Last year federal authorities indicted seven people — three of whom have been convicted — in an investigation of public corruption in the Dayton region. All but one of the Dayton cases involved city of Dayton contracts.
Except for the Toledo case, which occurred in the northern district of Ohio, the FBI Public Corruption Task Force has been the investigatory muscle behind the cases. The task force also was instrumental in the convictions of Democratic lawmakers Carlton Weddington and Clayton Luckie and former deputy state treasurer Amer Ahmad.
“Our No. 1 priority in the FBI is public corruption. That’s because public corruption erodes public confidence and the strength of our great democracy,” said Chris Hoffman, Special Agent in Charge of the FBI Cincinnati field office, which oversees the task force. “Rooting out public corruption is extremely difficult but is a mission for which the FBI is uniquely suited and postured, trained and equipped.”
Public corruption cases are among the most labor-intensive, difficult investigations to conduct, said Ben Glassman, former U.S. Attorney for the Southern District of Ohio. The targets often go to great lengths to hide the corrupt activity and they’re among the most plugged in people, Glassman said.
When a public corruption case results in charges, people often say it’s a sad day for Ohio. Not Glassman.
Glassman, who was speaking in general and not about a specific case, said: “The corruptions might be sad. The fact that it’s being exposed and the fact that people are held accountable is good. It shows the system is working. It sends a deterrent message and it should give the public confidence that law enforcement is on their side.”

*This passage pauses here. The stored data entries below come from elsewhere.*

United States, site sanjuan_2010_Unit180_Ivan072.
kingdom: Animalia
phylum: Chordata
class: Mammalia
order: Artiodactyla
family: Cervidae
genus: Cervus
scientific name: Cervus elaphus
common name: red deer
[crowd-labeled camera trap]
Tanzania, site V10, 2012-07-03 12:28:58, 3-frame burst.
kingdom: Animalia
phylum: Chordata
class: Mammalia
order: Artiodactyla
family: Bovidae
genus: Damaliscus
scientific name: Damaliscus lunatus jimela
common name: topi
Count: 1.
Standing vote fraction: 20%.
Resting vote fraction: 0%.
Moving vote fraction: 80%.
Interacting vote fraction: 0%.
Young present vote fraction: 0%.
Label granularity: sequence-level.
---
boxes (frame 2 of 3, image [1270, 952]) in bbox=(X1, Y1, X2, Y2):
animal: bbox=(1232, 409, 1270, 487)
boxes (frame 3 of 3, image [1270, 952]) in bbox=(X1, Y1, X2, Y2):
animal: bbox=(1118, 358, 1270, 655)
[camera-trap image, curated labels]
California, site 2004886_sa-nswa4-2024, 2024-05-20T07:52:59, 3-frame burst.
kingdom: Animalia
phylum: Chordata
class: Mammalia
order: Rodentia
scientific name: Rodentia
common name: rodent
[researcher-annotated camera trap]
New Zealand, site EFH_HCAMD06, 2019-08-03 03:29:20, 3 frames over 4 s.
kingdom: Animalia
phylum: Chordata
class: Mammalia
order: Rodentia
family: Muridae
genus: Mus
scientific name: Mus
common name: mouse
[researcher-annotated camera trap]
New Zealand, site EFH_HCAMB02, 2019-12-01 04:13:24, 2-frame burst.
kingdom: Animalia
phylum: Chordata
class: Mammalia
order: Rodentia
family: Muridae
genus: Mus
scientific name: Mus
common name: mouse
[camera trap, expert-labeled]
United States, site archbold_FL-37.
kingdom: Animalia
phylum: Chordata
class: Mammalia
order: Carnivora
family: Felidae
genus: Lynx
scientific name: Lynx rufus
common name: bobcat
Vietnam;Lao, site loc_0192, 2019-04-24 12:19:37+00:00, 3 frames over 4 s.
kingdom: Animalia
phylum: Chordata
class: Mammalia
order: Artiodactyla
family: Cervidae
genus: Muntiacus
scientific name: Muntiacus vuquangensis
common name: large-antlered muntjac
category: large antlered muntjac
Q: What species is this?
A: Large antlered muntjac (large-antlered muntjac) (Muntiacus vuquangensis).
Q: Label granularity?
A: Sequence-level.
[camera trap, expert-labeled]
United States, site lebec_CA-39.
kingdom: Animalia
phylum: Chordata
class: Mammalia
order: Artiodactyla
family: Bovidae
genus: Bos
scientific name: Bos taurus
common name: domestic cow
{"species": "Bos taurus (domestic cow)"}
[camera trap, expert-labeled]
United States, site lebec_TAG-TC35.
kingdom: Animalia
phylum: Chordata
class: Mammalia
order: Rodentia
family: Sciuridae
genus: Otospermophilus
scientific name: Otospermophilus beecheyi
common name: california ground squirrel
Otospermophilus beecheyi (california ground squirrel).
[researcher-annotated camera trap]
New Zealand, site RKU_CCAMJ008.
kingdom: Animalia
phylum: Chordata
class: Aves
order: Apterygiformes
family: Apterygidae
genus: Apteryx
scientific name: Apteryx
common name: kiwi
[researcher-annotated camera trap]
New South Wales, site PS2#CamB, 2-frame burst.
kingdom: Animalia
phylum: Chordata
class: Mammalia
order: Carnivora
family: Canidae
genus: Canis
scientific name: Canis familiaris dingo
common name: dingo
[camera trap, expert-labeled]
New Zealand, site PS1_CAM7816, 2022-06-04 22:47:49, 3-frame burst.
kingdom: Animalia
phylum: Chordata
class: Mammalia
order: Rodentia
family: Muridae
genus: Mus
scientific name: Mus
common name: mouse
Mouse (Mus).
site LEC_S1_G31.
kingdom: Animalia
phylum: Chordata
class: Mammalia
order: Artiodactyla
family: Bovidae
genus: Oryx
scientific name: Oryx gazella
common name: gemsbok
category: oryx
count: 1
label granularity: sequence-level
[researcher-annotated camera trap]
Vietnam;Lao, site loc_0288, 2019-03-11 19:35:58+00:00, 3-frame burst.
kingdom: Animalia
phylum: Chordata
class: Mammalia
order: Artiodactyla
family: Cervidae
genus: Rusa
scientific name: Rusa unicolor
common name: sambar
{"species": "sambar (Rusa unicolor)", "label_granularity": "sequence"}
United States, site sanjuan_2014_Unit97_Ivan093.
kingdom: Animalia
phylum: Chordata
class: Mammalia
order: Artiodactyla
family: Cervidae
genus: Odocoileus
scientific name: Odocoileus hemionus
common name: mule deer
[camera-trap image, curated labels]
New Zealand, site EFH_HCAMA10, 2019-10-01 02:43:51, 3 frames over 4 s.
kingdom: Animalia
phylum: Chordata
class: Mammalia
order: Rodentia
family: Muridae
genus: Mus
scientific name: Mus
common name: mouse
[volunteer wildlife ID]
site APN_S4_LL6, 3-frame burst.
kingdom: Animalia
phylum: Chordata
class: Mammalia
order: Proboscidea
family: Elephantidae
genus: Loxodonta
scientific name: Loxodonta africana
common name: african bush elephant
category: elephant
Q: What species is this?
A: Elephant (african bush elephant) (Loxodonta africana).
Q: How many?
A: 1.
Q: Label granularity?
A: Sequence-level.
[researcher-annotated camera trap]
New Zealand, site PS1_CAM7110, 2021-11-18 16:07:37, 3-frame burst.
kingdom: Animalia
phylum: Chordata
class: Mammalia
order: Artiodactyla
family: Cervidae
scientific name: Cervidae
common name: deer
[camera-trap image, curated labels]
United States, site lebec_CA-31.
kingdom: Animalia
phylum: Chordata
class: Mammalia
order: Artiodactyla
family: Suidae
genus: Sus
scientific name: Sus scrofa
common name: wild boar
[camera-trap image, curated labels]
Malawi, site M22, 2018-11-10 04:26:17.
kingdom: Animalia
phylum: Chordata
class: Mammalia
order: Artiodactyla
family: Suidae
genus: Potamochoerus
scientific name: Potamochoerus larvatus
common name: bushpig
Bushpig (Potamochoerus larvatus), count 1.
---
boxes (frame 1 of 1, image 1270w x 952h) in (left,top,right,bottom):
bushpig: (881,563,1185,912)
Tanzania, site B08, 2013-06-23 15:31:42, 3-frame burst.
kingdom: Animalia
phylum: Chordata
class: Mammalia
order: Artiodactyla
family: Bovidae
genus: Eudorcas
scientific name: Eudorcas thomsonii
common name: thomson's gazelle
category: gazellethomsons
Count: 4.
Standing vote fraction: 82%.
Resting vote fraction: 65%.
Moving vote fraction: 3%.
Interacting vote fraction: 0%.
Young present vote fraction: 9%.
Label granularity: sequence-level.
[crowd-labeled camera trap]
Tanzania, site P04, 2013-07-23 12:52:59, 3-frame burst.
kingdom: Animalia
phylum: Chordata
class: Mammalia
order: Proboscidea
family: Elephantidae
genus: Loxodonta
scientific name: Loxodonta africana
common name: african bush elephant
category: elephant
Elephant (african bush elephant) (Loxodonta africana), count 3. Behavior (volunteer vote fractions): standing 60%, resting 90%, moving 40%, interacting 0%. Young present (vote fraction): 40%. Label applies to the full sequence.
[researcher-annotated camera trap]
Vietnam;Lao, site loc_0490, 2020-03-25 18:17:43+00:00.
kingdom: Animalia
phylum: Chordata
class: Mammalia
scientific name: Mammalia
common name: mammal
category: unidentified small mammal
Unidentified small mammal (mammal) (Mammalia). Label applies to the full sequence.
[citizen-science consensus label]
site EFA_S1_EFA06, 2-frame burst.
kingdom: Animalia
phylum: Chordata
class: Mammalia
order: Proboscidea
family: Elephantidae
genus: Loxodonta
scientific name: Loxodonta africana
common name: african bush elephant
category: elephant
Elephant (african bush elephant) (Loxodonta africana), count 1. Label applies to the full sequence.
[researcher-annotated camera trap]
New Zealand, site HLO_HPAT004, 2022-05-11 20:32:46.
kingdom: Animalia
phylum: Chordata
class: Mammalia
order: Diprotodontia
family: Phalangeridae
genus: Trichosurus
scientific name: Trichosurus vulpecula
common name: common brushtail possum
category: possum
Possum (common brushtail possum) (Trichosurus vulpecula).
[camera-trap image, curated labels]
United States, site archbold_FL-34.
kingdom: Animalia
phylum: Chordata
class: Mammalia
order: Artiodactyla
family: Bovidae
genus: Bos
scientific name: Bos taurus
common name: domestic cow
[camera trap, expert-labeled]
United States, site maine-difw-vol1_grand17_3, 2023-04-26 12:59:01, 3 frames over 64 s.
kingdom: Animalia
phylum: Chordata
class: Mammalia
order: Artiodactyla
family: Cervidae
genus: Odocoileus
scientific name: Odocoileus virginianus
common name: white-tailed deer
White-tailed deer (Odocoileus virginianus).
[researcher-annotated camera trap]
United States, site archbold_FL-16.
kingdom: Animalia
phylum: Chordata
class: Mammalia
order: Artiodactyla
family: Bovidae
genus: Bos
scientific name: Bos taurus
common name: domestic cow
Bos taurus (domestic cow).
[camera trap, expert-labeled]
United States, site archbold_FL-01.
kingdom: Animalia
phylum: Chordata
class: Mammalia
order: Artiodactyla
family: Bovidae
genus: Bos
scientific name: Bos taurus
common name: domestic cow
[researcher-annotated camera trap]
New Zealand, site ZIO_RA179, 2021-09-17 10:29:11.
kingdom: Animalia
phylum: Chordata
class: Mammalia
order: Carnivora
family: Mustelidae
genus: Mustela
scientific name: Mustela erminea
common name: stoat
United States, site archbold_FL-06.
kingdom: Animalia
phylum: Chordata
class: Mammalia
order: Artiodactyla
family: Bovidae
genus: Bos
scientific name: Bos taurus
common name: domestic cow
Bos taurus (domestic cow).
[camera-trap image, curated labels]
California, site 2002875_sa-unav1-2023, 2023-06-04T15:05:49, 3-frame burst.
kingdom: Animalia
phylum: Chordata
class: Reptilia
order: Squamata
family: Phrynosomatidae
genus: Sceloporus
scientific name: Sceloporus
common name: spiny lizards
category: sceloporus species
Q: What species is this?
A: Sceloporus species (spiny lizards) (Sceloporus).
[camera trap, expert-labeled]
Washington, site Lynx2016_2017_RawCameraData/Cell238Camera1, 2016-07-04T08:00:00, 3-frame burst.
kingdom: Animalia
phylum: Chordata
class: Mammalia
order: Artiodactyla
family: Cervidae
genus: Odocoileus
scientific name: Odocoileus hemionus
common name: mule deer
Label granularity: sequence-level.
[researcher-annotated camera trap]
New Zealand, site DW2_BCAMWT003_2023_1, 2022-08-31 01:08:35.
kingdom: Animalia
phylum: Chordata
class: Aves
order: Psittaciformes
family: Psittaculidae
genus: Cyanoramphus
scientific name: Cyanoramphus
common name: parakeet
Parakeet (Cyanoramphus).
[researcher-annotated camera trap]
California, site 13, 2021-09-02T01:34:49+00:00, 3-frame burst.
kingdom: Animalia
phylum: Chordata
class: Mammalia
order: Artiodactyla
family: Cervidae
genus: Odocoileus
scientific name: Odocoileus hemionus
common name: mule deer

Ohio Legislative Inspector General Tony Bledsoe said he doesn’t believe Ohio has a bigger corruption problem than any other state. The high profile cases coming to light are the result of federal resources being dedicated to rooting out public corruption, he said.
Bledsoe said making sure people know there is a robust law enforcement team in place and hard consequences for violations helps deter public corruption.
Federal agents work in shadows for months or years on these complex cases. But when it goes public, prosecutors and investigators often hold splashy press conferences and ring out a warning.
“Today’s announcement comes with a warning: From city councils to the statehouse, all forms of public corruption are unacceptable,” said Hoffman, the leader of the FBI Cincinnati Field office, this week when announcing the case against Householder and four others.
Curtin, who began his journalism career as a legislative reporter, said a number of factors contribute to public corruption, including one-party rule and players willing to participate in illegal schemes. Additionally, citizens are less engaged.
“A lot of smart people, highly intelligent people, pay little to no attention to public affairs. And there is a price to be paid for that,” he said. “You go back to the founders, especially Ben Franklin, and what they said about what it will require to maintain this incredible experiment in democratic republicanism. First and foremost, it takes an involved public who cares about civic affairs and takes part.”